**** SUPPLIED TEXT

Matlab data-analysis problems (systematic error, distributions)

lep11 · Oct 20, 2015

Homework Statement

I have a few data-analysis problems due to Thursday,

1. Assume that a sandbag is dropped at different heights and the observations are (z
_i;t_i) pairs. Physical model for a free fall is z=½gt². Assume that the height measurement z has an additive random error v. The observation model is then z=h(θ;t) +v,where θ is the unknown parameter vector. Write the observation models (withpaper and pen) for the following cases by treating systematic errors as model parameters:
a) height z has a systematic error z₀(z_obs=z_real+z₀)
b) falling time thas a systematic error t₀ (tobs=treal+t0)
c) both z and t have additive systematic errors. Simulate results by using Matlab for graphic presentation.

2. Assume that a sandbag is dropped at different heights and the observations are (zi,ti)pairs. It’s known that the clock advances p percents, but the clock can be considered precise (no random error for t). In addition, assume that the height z has a systematic error z₀. Write the (linear) observation model withpaper and pen. How would you solve a value for g by using the model?

4. Simulate with
Matlab the distributions of:
y1=sin(x)
y2=cos(x)
y3=log(x)
when x is uniformly distributed between [−π, π] in Eq. (1) and in Eq. (2), and uniformly distributed
between [1,2] in Eq. (3).

5. The second order polynomial function is of the form
y=p(1)x2+(2)x+p(3). The exact roots of the polynomial are x₁=1 and x₂=2. For some reason, there is a uniformly distributed error in the observed polynomial coefficients p(1), p2) and p(3). Here, we examine the distribution of observed roots in that case. (Matlab simulation)

a) Solve the exact polynomial coefficients p(1), p(2) and p(3) (command poly) and plot the polynomial y
in range x∈[−1,...,4] (command polyval)
b) Generate N= 5000 observations for polynomial coefficients with uniformly distributed noise.
Solve the roots for each observation (command roots).
c) Plot a histogram of observed roots x₁ and x₂

The attempt at a solution

1.

********

■ WRITTEN TASKS
(a) In the Matlab homework post, how many observations of the polynomial coefficients should be generated in problem 5?
(b) Pick up the Matlab homework post where it stops and keep writing.

**** PROVIDED INFORMATION

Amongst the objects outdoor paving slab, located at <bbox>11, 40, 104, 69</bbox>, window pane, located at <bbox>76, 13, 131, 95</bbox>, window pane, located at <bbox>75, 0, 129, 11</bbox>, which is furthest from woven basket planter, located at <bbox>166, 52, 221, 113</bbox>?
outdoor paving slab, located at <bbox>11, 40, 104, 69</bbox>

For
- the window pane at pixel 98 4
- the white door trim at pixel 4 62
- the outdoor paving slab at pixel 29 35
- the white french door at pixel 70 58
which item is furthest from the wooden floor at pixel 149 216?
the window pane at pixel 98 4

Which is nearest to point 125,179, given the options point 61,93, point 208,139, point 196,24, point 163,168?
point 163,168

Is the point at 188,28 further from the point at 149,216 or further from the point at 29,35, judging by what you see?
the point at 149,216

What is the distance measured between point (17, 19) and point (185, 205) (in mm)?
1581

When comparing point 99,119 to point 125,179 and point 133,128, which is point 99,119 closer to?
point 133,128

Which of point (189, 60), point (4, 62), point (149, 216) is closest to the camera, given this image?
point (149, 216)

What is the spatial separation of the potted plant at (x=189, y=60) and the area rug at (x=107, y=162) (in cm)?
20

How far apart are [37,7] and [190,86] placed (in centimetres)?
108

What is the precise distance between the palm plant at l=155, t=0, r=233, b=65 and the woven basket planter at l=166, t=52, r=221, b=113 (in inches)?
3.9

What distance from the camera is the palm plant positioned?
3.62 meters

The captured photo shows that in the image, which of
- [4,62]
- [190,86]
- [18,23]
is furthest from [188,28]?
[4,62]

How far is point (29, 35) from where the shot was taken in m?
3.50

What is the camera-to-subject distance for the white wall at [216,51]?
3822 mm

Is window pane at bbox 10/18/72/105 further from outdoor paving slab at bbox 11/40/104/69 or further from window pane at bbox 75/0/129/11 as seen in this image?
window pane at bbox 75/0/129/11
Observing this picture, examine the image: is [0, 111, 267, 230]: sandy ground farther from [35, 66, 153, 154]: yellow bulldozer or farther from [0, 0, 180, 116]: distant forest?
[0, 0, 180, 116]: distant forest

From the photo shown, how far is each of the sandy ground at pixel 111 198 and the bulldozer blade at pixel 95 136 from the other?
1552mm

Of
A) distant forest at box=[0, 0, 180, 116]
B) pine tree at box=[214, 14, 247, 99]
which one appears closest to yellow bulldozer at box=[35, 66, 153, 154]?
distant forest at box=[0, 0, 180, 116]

********

■ RESPONSES BY TASK
(a) N = 5000 observations.

(b)
a.) z=h(θ;t) +v +z₀
b.) z=h(θ;t+t₀) +v
c.) z=h(θ;t+t₀) +v+z₀

%% Problem 1/a

g=10; % gravity constant
h_err=2; % systematic error of height
t=[0.3 0.5 0.7 1 2 2.5 3 3.7 3.8 4]';
tt=[0:.1:4]';

h=0.5*g*t.^2 + h_err + 10*randn(size(t));

H=[0.5*t.^2 ones(size(t))];

th=H\h

HH=[0.5*tt.^2 ones(size(tt))];

figure(1),clf
plot(t,h,'+',tt,HH*th)
xlabel 't'
ylabel 'h'

%% Problem 1/b

g=10; % gravity constant
t_err=2; % systematic error of time
t=[0.3 0.5 0.7 1 2 2.5 3 3.7 3.8 4]';
tt=[0:.1:4]';

h=0.5*g*(t+t_err).^2 + 10*randn(size(t));

H=[0.5*t.^2 ones(size(t))];

th=H\h;

HH=[0.5*tt.^2 ones(size(tt))];

figure(2),clf
plot(t,h,'+',tt,HH*th)
xlabel 't'
ylabel 'h'

%% Problem 1/c

g=10; % gravity constant
h_err=2; % systematic error of height
t_err=0;5; % systematic error of time
t=[0.3 0.5 0.7 1 2 2.5 3 3.7 3.8 4]';
tt=[0:.1:4]';

h=0.5*g*(t+t_err).^2 + h_err + 10*randn(size(t));

H=[0.5*t.^2 ones(size(t))];

th=H\h;

HH=[0.5*tt.^2 ones(size(tt))];

figure(3),clf
plot(t,h,'+',tt,HH*th)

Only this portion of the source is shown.